▸ Texto fornecido
Escrevo esse primeiro artigo como colunista fixo do O Futuro das Coisas a 30.000 pés de altitude, num dos voos domésticos mais longos a partir de São Paulo. Não me considero, nem de longe, um futurista, não tenho capacidade para tal, mas venho sistematicamente colaborando com minhas reflexões e provocações sobre as cidades e nossa vida nelas, nesses tempos estranhos em que vivemos, onde presente e futuro se entrelaçam constantemente e por isso mesmo deixo aqui público o meu orgulho de ter sido convidado para fazer parte desse time.

Olho pela janela em meio as nuvens e, voando para Natal, próximo ao Natal, é inevitável não falar sobre um período no qual as cidades costumavam vibrar acima da média, incluindo minha cidade natal, Santos.

Embora, depois de adulto, eu constantemente amaldiçoe a cidade onde nasci, eu tive uma infância bastante divertida, vivendo descalço e sem camisa 24 horas por dia como todo moleque caiçara que se preza. Um dos eventos que me faziam calçar e vestir algo era justamente a época que antecedia o Natal. Esse era um período esperado o ano inteiro, oportunidade de sair de casa a noite e de ver a cidade à noite e de quebra, ainda ganhar algum brinquedo.

Santos, em alguns momentos, se julgava Miami. Eu morava na Santos Beach, o centro ficava na Santos City. Minha avó, companheira inseparável nas minhas primeiras aventuras fora de casa, em viagens que ela carinhosamente chamava de “viagem de lavadeira” – saíamos sempre às sextas-feiras à noite e voltávamos aos domingos à noite – era a responsável por me levar à “cidade” naquela semana mágica que antecedia o Natal.

O roteiro era sempre o mesmo. Pegávamos o ônibus elétrico número 08 (trólebus, não um ônibus elétrico de uma Tesla da vida) descíamos na praça Mauá, no ponto final, mais ou menos em frente ao Café Carioca, onde muito antes dos controles sanitários e Anvisas da vida, você pedia um pastél de queijo e brotava na sua mesa um prato com dezenas deles e você pagava o que consumia, e claro, nunca era um só. Depois batíamos perna pelo centro da cidade atrás de algo que não me lembro exatamente o que era, até porque o que comprávamos não era nada relevante diante da aventura em si.

Lembro do meu fascínio pela “cidade” naquelas curtas semanas. Luzes, músicas, barulho, letreiros, movimento, pessoas, muitas pessoas. O próprio Flanêur ficaria com inveja de tanto que andávamos, apreciando tudo aquilo.

Falo de um tempo pré-shopping, em meados dos anos 1970. Não sei precisar quando as lojas dos centros Brasil afora deixaram de abrir até às 22h no final de ano. Suspeito que tenha sido junto a popularização dos shoppings, supostamente mais confortáveis e práticos. Provavelmente junto a isso começou o declínio dos centros brasileiros, sua mudança de perfil e por sua vez o desinteresse de grande parte da população. O glamour foi substituído pelo comércio mais popular, algo que por si só não é problema algum, mas que teve um efeito um tanto devastador em várias centralidades deixando uma arquitetura belíssima abandonada em prol do passear pasteurizado da grande maioria dos shoppings.

▸ Dados de origem
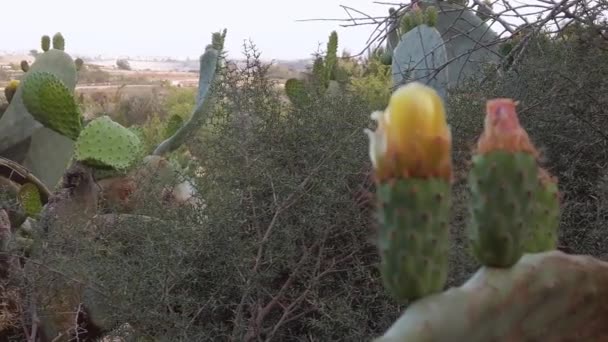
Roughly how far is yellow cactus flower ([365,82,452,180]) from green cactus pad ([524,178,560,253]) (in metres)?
0.39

▸ O que fazer
No texto fornecido, qual era o número do ônibus elétrico que se pegava para ir ao centro de Santos na semana antes do Natal?

▸ Resposta do exercício
Era o ônibus elétrico número 08, um trólebus.